Global surveillance and privacy
New revelations about global surveillance will continue to generate debate in 2015. The vast number of documents provided by Snowden will keep journalists busy for some time to come. So far the material has focused on the U.S. and U.K. governments, although it is likely that we will be hearing more about Australian, Canadian, and New Zealand involvement this year.
While some governments have been victims, most appear to embrace the Internet as a mass surveillance platform and are only likely to object when significant national interests are threatened. Law enforcement and intelligence agencies will continue to press for additional powers and to legitimize their current surveillance operations. Governments will focus on protecting their more sensitive agencies and economically important corporations while the rest will be left to fend for themselves. Personal privacy will continue to erode.
Privacy concerns will not achieve a critical mass in Canada during 2015. The upcoming federal election, either in the spring or autumn, will occupy the political agenda in Canada for most of the year. The conflict between the law and order agenda and personal privacy rages on in Canada. Politicians will avoid issues such as privacy and global surveillance until after the election.
What we will definitely see this year is the launch of several new surveillance-resistant technologies and services, some of which started development in 2014. What remains to be seen is how rapidly they will be adopted and how governments will respond. It is unlikely that they will become mainstream in 2015.
Major security breaches
The tidal wave of payment card breaches will continue to sweep across the retail landscape. While the retail sector has undoubtedly learned from the massive breaches of 2013 and 2014, the significant changes required to combat this type of crime have not yet occurred.
Large retailers have tremendous tasks ahead, including re-architecting their networks, deploying more secure point of sale systems, hiring more security professionals, and empowering them to get the job done. Applying point solutions may help in the short term, but as long as criminals are able to profit from stealing payment card information a highly motivated threat will remain. Protecting their information systems requires major investments that many retailers are not yet prepared to make.
The recent massive security breach at Sony should serve as a warning to other corporations. Attacks of this magnitude will become more frequent, but perhaps not as public. Intellectual property theft will be a strong motive as well as disrupting companies for financial or ideological reasons.
In the past year there has been much finger pointing over high-profile hacks such as the current situation at Sony. Some blame North Korea, while some believe another actor is to blame. Exposed in 2014 was that criminals and governments generally use the same tradecraft for computer and network exploitation. In 2015 it will become increasingly difficult to differentiate state-sponsored attacks from those perpetrated by resourceful criminals. From a defensive security perspective they look the same.
Email and web browsers will continue to be the major attack vectors in 2015 because they work. However, as defences to these vectors improve, others like hardware and software supply chain attacks will become more prevalent.
Traditional anti-virus software provides little meaningful protection from advanced threats, and in 2015 the security value these products provide will continue to decline. Corporations will slowly shift spending away from anti-virus subscriptions, opting instead for free alternatives such as Windows Defender in Windows 8.

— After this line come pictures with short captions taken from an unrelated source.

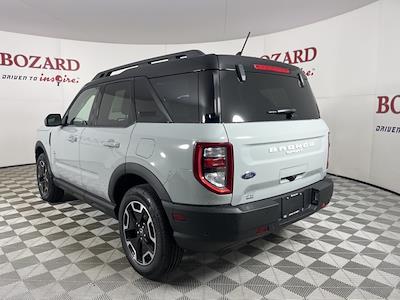 2024 Ford Bronco Sport 4x4, SUV for sale #241644 - photo 2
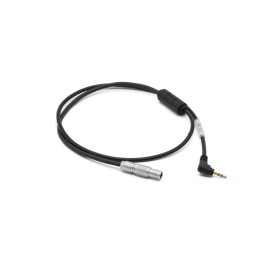 Tilta Câble USB-C Run/Stop pour port de synchro de caméra Red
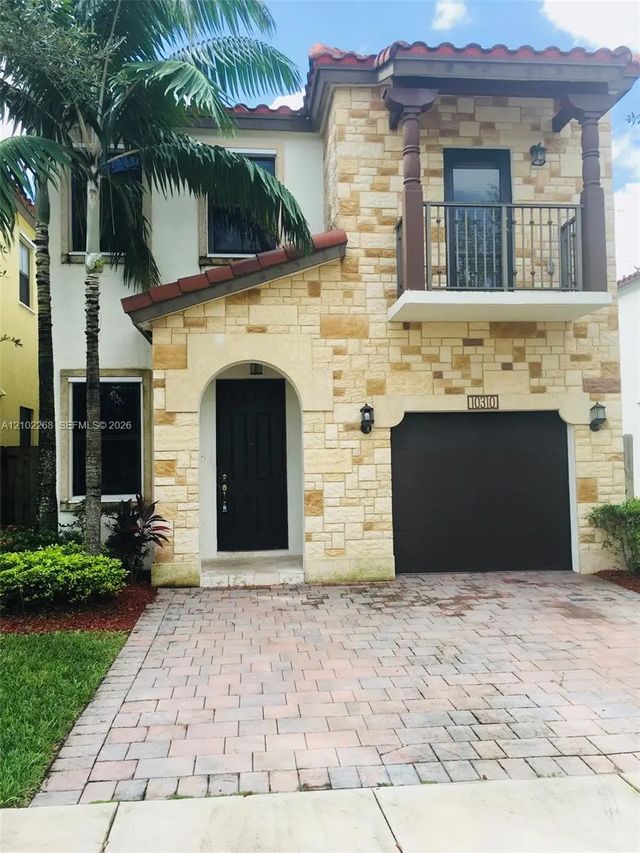 10310 Nw 70th Terrace, Doral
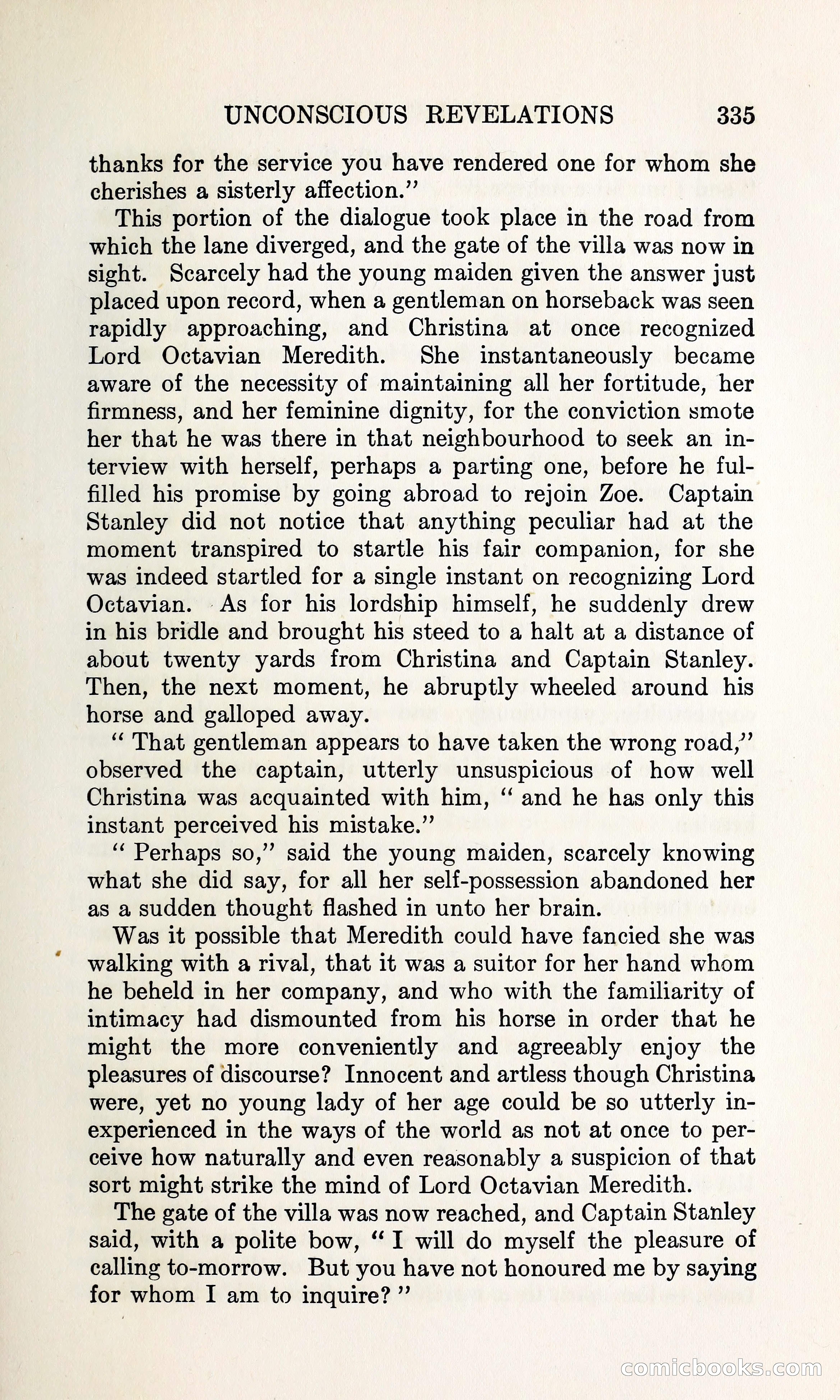 The Mysteries of the Court of London — page 366 of 400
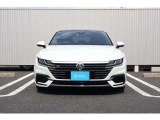 アルテオン TSI 4モーション Rライン アドバンス 4WD 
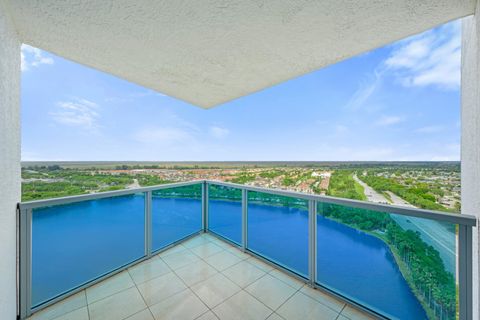 Tiny photo for 2641 N Flamingo Road #2108 N, Plantation, FL 33323 (MLS # B26013363)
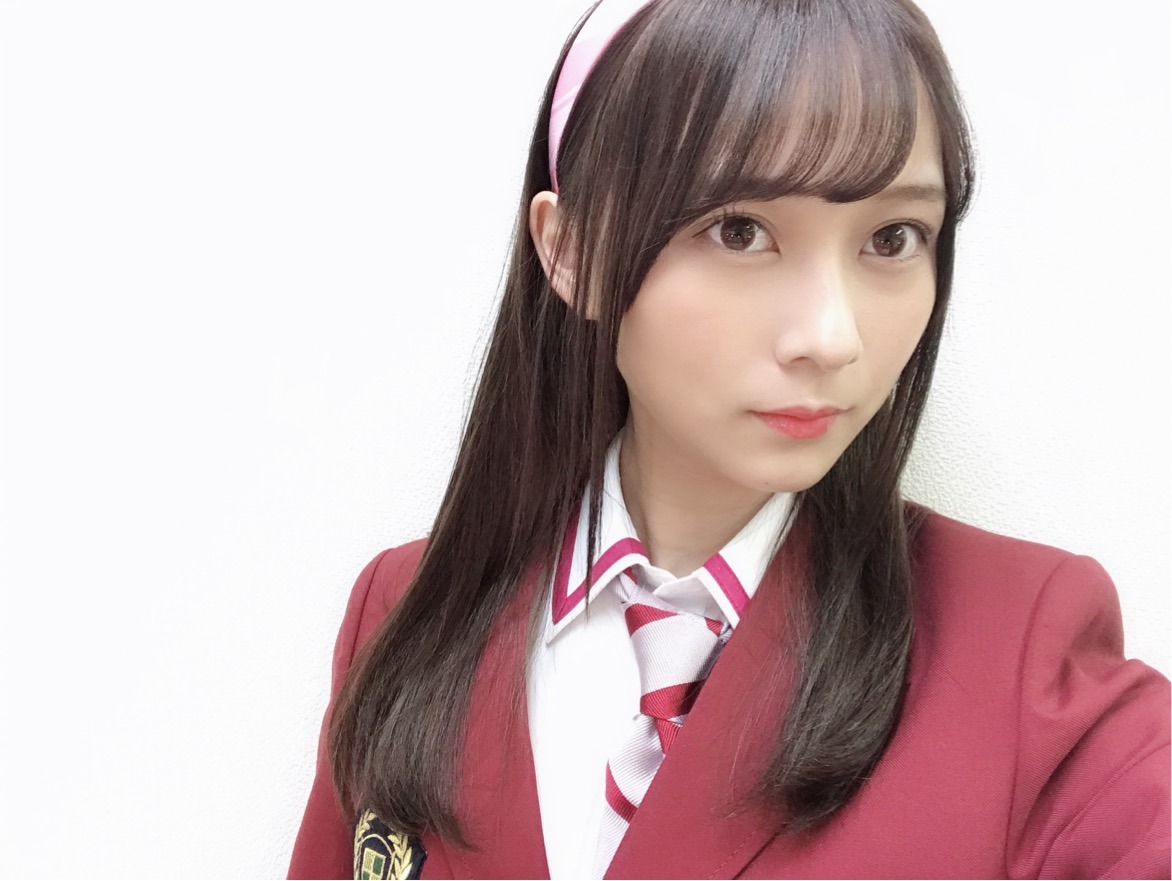 鈴木 絢音｜舞台ナナサン2（2019-05-11）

Products that detect advanced malware by executing samples in virtual environments were heralded as the forefront of advanced threat protection in 2013 and 2014. They will decline in value this year as targeted malware authors refine techniques to evade them. An arms race will result and the cost of operating this class of product will increase while the security value provided decreases.
Products that bring strong policy-based execution control to the endpoint —in other words advanced whitelisting —will become more popular in 2015. This approach will prove much more effective than traditional antivirus or automated systems that attempt to detect malware. Adoption will take some time because implementing this type of solution requires IT organizations to adopt more disciplined approaches to software and patch management.
Finally, most organizations will come to the realization that it is extremely difficult to prevent all intrusions and that they must prepare for that eventuality. Evolving products that use big data techniques to perform security behaviour analytics and detect suspicious behaviour will make a strong showing in 2015.